When he was a boy: forty-five years before, perhaps, in the 1930s, with the war coming. Quiet roads, almost empty skies; no constant military roar, as now; no sight, miles away to the west and miles up, of the vapor trails one after the other of commercial airliners, vapor trails usually like disappearing chalk marks, but in exceptional atmospheric conditions coming together to make a thick white arc of cloud from end to end of the horizon, clearly showing the curvature of the earth.
My neighbor nodded towards the pair of run-down red-brick cottages in the lane. They were the only buildings in the lane.
He said, “I often think it would be nice to live there. Shepherds used to live there in the old days, when there were more sheep about.”
This was my first glimpse of the cottages I was to move to when I left my cottage in the manor grounds. But I didn’t remember when I was negotiating for the cottages that I had seen them in the company of my new neighbor; that he had pointed them out to me. At the time I paid little attention to the cottages. I was more interested in my neighbor, seeing in his wish to live in a pair of agricultural cottages another sign of his “unbending,” another sign of the softness that hinted at other strengths held in reserve.
I remembered the drive and the cottages much later, after I had moved and was living in the lane.
A car came down the lane one Saturday afternoon. It overshot the cottages and then with difficulty (the lane beyond the cottages was very narrow, barely the width of a car) it reversed into my entrance and parked there. The car was driven by a young man; his passenger was a very old woman.
The old woman got out and walked down the lane, past the cottages, then back up the lane. She peeped through the hedge. The young man explained: his grandmother was visiting old places in her life, and she had come to look for the cottage where as a child she used to come to stay with her shepherd grandfather. She remembered a lane narrowing down to a footpath and then a footbridge over the river; that was the way she used to go in the mornings to get milk from the farm on the other side of the river. The lane she had come to seemed right, the young man said; but his grandmother didn’t recognize her grandfather’s cottage.

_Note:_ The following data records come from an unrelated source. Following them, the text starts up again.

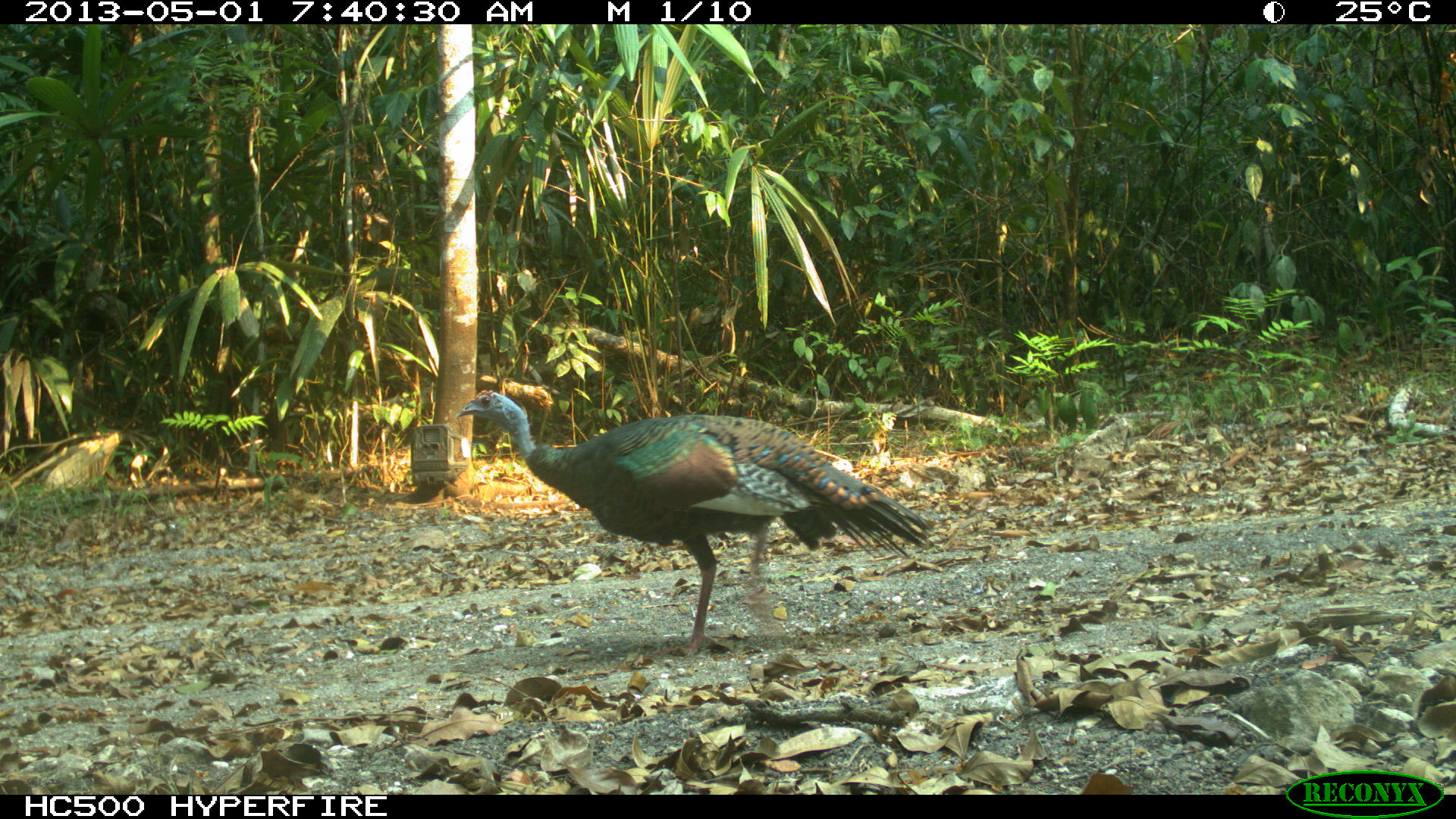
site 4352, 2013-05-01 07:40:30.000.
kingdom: Animalia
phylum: Chordata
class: Aves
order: Galliformes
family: Phasianidae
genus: Meleagris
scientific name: Meleagris ocellata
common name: ocellated turkey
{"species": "Meleagris ocellata (ocellated turkey)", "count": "1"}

And I was horribly embarrassed. Embarrassed to have done what I had done with the cottages, all the things that had disorientated the old lady and made her question where she was: the new entrance and drive; the remodeling of what the old lady would have remembered as the back of the cottages into the front of the renovated house; the extension to the house that had done away with the half of the building her grandfather had lived in; the landscaped garden that had replaced the fruit-and-vegetable cottage garden the old lady probably remembered. (But there would also have been years of unburnable household refuse, some of which had been passed down to me, banking up the hedge mounds; and the garden, choked with bush when I took over, would have gone through many changes, many cycles, before that.)